A typical protein contains about about 300 amino acids. The probability of building a 150-amino-acid-length chain at random in which all bonds are peptide bonds and all amino acids are L-form (functioning proteins tolerate only left-handed amino acids) is roughly 1 chance in 10^180.
To put this in perspective, the chance of winning the Mega Millions lottery is about 10^8.
And 10^180 is just for one simple protein. A complete bacterium is composed of hundreds or thousands of enzymes & proteins.
Yes, amino acids are simple for nature to build randomly, and yes, proteins are insanely complex and their random formation is incredibly against the odds - but, you know, odds are anything that is possible, regardless of statistical probability, becomes more likely the more time you put into the equation.
Millions and billions of years = holy shit.
We insignificant little humans have not even been around for half a million years, at most (best estimates for our exact species are about 250k years iirc)... human civilization with actual governance and all the fun that comes with empires like early tribal human sacrifices and the discovery of OMG these drugs are awesome.... has only been around for no more than 10,000 years iirc.

● RECORDS
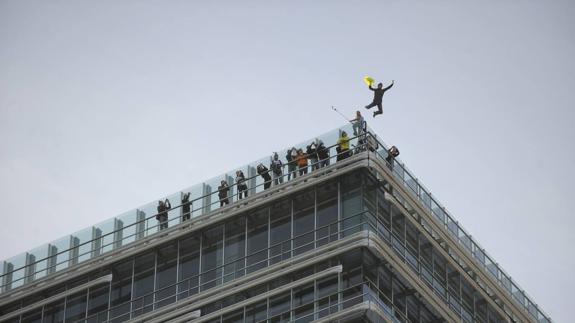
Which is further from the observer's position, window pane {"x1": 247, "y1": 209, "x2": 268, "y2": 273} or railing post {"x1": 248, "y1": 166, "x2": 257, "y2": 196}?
railing post {"x1": 248, "y1": 166, "x2": 257, "y2": 196}

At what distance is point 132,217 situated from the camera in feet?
381

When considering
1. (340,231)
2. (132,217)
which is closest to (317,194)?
(340,231)

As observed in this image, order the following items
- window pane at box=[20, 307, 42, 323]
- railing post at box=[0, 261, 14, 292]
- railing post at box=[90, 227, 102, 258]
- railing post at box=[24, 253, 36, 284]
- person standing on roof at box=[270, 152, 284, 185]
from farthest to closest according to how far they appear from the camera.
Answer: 1. railing post at box=[0, 261, 14, 292]
2. railing post at box=[24, 253, 36, 284]
3. window pane at box=[20, 307, 42, 323]
4. railing post at box=[90, 227, 102, 258]
5. person standing on roof at box=[270, 152, 284, 185]

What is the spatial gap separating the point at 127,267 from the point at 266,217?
922 cm

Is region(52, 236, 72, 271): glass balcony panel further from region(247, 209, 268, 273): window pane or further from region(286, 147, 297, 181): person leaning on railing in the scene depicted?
region(286, 147, 297, 181): person leaning on railing

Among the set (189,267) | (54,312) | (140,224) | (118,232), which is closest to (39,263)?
(54,312)

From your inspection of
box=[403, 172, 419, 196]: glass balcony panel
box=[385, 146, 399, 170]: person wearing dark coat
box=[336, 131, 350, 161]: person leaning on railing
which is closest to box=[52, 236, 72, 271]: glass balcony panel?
box=[336, 131, 350, 161]: person leaning on railing

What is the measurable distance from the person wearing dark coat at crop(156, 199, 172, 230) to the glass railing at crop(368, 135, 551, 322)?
482 inches

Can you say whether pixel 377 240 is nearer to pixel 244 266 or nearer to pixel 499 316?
pixel 244 266

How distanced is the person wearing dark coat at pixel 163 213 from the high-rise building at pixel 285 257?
0.08m

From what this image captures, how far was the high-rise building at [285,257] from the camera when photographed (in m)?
106

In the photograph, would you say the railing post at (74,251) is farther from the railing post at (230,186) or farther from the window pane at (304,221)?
the window pane at (304,221)

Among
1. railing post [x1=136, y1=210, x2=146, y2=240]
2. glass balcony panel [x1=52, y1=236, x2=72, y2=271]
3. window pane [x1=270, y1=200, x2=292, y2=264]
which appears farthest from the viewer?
glass balcony panel [x1=52, y1=236, x2=72, y2=271]

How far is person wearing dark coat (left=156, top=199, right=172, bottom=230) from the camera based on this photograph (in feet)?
376
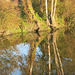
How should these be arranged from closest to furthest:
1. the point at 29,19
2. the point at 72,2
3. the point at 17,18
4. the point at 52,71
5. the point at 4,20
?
the point at 52,71
the point at 4,20
the point at 17,18
the point at 29,19
the point at 72,2

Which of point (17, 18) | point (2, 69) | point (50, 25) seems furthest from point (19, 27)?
point (2, 69)

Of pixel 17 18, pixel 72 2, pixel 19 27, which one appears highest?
pixel 72 2

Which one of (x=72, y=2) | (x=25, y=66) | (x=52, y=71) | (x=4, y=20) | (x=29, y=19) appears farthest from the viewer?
(x=72, y=2)

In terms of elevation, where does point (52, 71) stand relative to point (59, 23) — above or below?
below

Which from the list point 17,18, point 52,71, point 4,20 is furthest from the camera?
point 17,18

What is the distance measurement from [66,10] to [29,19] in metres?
8.20

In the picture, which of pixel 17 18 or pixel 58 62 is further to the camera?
pixel 17 18

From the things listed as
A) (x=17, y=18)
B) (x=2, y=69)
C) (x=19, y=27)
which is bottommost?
(x=2, y=69)

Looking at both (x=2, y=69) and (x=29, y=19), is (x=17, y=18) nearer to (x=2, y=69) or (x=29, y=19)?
(x=29, y=19)

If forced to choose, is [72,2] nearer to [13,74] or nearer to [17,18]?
[17,18]

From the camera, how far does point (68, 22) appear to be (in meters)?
27.0

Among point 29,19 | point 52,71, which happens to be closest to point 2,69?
point 52,71

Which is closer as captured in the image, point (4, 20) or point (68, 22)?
point (4, 20)

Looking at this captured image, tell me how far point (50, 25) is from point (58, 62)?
17958 mm
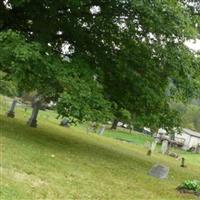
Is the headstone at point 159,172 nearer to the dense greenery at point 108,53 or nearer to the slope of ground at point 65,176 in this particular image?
the slope of ground at point 65,176

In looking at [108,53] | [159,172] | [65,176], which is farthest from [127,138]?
[65,176]

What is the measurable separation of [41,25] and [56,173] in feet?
35.3

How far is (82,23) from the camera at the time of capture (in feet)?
81.9

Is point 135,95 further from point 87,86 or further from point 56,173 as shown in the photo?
point 56,173

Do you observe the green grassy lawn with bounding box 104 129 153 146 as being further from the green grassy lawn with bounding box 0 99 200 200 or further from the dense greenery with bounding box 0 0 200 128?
the green grassy lawn with bounding box 0 99 200 200

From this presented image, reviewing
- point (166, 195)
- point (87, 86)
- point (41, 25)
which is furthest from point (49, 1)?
point (166, 195)

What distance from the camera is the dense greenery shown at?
21.3 metres

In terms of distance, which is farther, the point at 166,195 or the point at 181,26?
the point at 181,26

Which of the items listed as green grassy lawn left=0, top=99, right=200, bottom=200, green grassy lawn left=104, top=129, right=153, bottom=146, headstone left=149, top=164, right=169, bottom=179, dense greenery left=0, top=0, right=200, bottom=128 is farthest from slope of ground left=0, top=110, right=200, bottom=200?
green grassy lawn left=104, top=129, right=153, bottom=146

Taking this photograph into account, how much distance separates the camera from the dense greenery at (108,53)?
69.9ft

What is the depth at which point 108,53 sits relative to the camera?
2502 cm

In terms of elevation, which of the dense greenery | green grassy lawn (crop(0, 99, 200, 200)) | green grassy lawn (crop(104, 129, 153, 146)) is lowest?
green grassy lawn (crop(0, 99, 200, 200))

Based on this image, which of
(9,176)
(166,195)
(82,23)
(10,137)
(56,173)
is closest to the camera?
(9,176)

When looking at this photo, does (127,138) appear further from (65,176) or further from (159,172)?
(65,176)
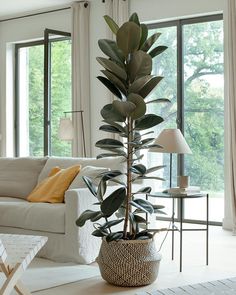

● TO DO
**a)** In the passage on protein formation, why does the 150-amino-acid chain counted in the odds need to be made entirely of L-form amino acids? Answer in one or two sentences.
**b)** Answer these questions from the passage on protein formation, one answer per line:
(i) About how many amino acids does a typical protein contain?
(ii) How many enzymes and proteins make up a complete bacterium?
(iii) For no more than how many years has human civilization with actual governance existed?
**c)** Summarize the passage on protein formation in two sentences.

● ANSWERS BY ITEM NUMBER
**a)** The chain must be entirely L-form because functioning proteins tolerate only left-handed amino acids.

**b)**
(i) About 300.
(ii) Hundreds or thousands.
(iii) No more than 10,000 years.

**c)** The odds of randomly building even one simple 150-amino-acid protein with only peptide bonds and L-form amino acids are about 1 in 10^180, and a complete bacterium needs hundreds or thousands of enzymes and proteins. Even so, anything possible becomes more likely over millions and billions of years, a span far longer than the time humans or human civilization have existed.